## Task
The required output consists solely of the lines from the line containing "Considering the items" through the end of the records, copied exactly.

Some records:

++++++++

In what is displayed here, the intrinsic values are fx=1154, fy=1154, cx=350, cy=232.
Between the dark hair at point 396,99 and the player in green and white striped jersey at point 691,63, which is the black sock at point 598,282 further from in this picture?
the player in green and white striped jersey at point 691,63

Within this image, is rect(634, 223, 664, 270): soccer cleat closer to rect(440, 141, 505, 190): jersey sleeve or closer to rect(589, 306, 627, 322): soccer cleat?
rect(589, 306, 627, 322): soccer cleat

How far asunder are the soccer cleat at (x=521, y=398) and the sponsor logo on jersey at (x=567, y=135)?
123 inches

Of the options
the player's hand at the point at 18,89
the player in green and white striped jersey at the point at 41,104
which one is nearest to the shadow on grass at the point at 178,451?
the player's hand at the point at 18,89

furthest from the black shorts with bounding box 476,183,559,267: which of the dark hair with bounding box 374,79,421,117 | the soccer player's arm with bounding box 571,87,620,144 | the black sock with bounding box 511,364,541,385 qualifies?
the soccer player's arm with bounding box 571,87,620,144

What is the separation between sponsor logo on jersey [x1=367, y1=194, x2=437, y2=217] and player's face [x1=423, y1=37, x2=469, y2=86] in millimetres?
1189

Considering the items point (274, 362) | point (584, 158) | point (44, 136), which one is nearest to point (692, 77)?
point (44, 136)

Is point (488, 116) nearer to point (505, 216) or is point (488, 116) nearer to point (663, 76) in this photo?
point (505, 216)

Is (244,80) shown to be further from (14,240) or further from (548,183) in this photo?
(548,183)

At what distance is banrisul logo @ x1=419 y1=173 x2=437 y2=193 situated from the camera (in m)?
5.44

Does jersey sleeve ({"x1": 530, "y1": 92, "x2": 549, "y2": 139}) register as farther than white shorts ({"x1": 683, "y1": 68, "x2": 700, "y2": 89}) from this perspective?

++++++++

## The result
Considering the items point (274, 362) | point (584, 158) | point (44, 136), which one is nearest to point (692, 77)?
point (44, 136)

Is point (488, 116) nearer to point (505, 216) or is point (488, 116) nearer to point (663, 76) in this photo?
point (505, 216)

Is (244,80) shown to be further from (14,240) or further from (548,183) in this photo?
(548,183)

At what distance is banrisul logo @ x1=419 y1=173 x2=437 y2=193 situated from the camera (in m)?
5.44

Does jersey sleeve ({"x1": 530, "y1": 92, "x2": 549, "y2": 139}) register as farther than white shorts ({"x1": 683, "y1": 68, "x2": 700, "y2": 89}) from this perspective?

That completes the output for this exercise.